■ WHAT THE TASK ASKS: From the entries below, return exactly the lines beginning at the one that contains "common name: rodent" and ending at the one that contains "common name: pack rat", both of them included, and only those lines.

■ GIVEN ENTRIES:
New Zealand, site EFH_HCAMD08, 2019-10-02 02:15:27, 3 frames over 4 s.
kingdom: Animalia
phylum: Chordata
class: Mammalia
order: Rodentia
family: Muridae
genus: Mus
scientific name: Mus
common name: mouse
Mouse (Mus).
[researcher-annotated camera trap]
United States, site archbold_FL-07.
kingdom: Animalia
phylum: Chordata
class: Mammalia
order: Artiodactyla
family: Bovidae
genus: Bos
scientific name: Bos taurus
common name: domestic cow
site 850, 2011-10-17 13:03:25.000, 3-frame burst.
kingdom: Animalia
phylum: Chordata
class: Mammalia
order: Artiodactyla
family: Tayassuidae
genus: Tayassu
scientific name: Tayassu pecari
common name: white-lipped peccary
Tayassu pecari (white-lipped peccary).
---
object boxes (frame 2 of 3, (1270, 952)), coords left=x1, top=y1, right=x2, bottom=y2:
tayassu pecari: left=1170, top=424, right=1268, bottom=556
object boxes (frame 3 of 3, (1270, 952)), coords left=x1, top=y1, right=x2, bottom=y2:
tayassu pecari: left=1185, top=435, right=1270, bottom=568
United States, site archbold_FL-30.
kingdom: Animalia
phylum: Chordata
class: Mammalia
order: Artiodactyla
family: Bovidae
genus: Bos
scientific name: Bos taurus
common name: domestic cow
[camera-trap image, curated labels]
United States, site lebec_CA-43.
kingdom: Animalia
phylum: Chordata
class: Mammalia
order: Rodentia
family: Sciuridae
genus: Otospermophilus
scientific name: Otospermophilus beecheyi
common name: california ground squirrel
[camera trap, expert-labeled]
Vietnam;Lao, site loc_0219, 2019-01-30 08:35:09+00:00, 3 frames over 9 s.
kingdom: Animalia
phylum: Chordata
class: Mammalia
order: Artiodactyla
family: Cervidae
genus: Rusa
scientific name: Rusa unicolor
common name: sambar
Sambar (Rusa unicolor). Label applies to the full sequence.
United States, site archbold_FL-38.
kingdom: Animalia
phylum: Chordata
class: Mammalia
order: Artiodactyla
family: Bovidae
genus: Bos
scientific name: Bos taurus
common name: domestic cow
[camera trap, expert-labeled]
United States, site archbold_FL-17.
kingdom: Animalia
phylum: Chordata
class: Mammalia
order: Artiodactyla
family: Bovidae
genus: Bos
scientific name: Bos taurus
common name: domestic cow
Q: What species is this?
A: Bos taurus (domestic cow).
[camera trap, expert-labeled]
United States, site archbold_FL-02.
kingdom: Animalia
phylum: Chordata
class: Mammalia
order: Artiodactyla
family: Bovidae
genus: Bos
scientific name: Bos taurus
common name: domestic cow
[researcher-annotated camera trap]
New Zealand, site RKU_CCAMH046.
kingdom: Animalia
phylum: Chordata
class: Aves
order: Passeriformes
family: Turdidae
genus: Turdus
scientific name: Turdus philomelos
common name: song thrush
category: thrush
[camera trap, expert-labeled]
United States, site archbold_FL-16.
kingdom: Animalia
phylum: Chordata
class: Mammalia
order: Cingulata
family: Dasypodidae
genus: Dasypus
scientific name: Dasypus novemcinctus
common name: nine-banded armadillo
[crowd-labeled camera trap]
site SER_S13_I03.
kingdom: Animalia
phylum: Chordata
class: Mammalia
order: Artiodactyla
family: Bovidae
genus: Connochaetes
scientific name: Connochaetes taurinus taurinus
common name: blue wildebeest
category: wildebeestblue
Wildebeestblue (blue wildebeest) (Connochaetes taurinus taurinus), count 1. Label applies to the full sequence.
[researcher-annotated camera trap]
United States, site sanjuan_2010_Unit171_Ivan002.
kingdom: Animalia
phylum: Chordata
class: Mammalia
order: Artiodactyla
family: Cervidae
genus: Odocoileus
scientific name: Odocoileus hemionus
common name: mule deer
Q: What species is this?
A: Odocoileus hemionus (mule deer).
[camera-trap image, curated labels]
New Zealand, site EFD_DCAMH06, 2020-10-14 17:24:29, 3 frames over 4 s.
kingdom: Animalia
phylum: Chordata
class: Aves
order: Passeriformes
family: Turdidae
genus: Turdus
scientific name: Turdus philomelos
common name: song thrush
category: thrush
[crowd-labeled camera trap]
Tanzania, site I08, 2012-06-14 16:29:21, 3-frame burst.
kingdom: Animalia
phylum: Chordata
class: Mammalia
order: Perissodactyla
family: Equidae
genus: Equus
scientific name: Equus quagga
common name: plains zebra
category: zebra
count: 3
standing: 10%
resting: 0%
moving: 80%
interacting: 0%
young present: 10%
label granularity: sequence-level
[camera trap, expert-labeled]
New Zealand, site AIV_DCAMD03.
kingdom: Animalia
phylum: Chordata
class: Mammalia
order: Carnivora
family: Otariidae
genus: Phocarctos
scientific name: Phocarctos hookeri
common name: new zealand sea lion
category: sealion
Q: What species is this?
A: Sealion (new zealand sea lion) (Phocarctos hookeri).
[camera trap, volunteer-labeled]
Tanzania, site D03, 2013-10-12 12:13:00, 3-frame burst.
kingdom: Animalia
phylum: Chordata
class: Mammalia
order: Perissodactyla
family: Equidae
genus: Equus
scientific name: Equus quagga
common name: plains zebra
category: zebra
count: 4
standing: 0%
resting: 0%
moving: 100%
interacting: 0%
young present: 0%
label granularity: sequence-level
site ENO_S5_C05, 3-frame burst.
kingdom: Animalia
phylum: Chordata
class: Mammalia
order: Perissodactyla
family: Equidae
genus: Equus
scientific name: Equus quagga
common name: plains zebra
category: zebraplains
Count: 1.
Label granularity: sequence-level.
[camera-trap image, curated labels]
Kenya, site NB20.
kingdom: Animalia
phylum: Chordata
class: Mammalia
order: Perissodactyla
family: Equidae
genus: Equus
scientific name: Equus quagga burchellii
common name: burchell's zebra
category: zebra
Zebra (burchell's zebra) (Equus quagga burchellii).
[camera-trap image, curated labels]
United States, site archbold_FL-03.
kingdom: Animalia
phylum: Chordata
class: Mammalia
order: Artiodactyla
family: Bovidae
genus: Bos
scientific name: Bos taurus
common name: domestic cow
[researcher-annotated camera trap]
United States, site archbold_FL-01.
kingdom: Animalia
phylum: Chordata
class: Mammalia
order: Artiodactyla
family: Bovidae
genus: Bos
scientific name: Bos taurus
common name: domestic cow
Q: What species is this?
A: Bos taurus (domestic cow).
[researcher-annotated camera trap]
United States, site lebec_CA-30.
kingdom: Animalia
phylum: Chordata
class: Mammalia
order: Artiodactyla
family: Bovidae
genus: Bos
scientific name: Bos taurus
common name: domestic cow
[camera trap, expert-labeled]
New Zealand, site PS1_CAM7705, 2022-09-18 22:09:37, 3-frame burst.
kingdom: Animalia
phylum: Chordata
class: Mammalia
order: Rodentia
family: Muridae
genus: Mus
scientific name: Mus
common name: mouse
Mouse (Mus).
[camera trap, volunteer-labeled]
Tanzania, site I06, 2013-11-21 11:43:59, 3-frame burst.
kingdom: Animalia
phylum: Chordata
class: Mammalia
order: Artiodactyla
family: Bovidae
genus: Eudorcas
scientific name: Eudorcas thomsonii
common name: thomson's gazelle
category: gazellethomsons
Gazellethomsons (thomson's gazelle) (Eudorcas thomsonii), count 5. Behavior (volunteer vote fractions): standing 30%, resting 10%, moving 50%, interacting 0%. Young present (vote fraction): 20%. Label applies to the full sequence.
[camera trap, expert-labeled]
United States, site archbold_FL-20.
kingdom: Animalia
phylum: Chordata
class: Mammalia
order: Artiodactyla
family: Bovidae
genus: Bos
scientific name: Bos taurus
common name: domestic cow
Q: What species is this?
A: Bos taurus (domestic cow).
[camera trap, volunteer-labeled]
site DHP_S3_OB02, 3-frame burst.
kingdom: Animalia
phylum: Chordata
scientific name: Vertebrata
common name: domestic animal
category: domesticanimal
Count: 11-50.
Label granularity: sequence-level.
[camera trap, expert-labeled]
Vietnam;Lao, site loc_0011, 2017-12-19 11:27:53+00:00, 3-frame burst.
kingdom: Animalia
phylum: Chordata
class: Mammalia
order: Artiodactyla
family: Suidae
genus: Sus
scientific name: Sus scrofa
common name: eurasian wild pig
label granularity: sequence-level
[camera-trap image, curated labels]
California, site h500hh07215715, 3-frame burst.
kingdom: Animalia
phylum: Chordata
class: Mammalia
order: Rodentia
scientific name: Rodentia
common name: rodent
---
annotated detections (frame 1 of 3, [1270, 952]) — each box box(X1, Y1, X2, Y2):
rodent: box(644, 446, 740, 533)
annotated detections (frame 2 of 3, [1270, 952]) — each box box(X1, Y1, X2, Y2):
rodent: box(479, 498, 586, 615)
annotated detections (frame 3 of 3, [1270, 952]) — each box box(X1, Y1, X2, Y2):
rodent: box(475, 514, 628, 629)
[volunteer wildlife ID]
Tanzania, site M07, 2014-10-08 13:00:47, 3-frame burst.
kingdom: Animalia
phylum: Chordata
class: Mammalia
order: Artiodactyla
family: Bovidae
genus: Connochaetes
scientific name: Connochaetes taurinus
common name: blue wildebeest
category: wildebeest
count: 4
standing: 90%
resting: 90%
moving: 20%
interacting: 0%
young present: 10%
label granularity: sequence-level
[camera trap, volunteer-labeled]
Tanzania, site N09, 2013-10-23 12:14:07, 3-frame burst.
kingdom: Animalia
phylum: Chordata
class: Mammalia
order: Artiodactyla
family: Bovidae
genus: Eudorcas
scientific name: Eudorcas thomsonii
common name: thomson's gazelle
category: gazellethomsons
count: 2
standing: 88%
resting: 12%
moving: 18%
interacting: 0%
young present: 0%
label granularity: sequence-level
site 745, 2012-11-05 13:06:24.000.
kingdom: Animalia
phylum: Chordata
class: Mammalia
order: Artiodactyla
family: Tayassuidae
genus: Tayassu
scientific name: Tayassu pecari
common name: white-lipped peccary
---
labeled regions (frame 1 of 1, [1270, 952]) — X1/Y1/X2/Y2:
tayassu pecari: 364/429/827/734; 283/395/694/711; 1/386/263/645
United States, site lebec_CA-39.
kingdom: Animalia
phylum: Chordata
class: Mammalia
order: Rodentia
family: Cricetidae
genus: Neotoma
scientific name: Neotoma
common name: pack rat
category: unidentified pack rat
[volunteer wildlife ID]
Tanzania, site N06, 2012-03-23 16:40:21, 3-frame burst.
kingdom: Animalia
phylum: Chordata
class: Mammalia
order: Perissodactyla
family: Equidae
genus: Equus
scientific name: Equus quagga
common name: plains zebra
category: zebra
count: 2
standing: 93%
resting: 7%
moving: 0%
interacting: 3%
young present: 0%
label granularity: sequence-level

■ TASK SOLUTION:
common name: rodent
---
annotated detections (frame 1 of 3, [1270, 952]) — each box box(X1, Y1, X2, Y2):
rodent: box(644, 446, 740, 533)
annotated detections (frame 2 of 3, [1270, 952]) — each box box(X1, Y1, X2, Y2):
rodent: box(479, 498, 586, 615)
annotated detections (frame 3 of 3, [1270, 952]) — each box box(X1, Y1, X2, Y2):
rodent: box(475, 514, 628, 629)
[volunteer wildlife ID]
Tanzania, site M07, 2014-10-08 13:00:47, 3-frame burst.
kingdom: Animalia
phylum: Chordata
class: Mammalia
order: Artiodactyla
family: Bovidae
genus: Connochaetes
scientific name: Connochaetes taurinus
common name: blue wildebeest
category: wildebeest
count: 4
standing: 90%
resting: 90%
moving: 20%
interacting: 0%
young present: 10%
label granularity: sequence-level
[camera trap, volunteer-labeled]
Tanzania, site N09, 2013-10-23 12:14:07, 3-frame burst.
kingdom: Animalia
phylum: Chordata
class: Mammalia
order: Artiodactyla
family: Bovidae
genus: Eudorcas
scientific name: Eudorcas thomsonii
common name: thomson's gazelle
category: gazellethomsons
count: 2
standing: 88%
resting: 12%
moving: 18%
interacting: 0%
young present: 0%
label granularity: sequence-level
site 745, 2012-11-05 13:06:24.000.
kingdom: Animalia
phylum: Chordata
class: Mammalia
order: Artiodactyla
family: Tayassuidae
genus: Tayassu
scientific name: Tayassu pecari
common name: white-lipped peccary
---
labeled regions (frame 1 of 1, [1270, 952]) — X1/Y1/X2/Y2:
tayassu pecari: 364/429/827/734; 283/395/694/711; 1/386/263/645
United States, site lebec_CA-39.
kingdom: Animalia
phylum: Chordata
class: Mammalia
order: Rodentia
family: Cricetidae
genus: Neotoma
scientific name: Neotoma
common name: pack rat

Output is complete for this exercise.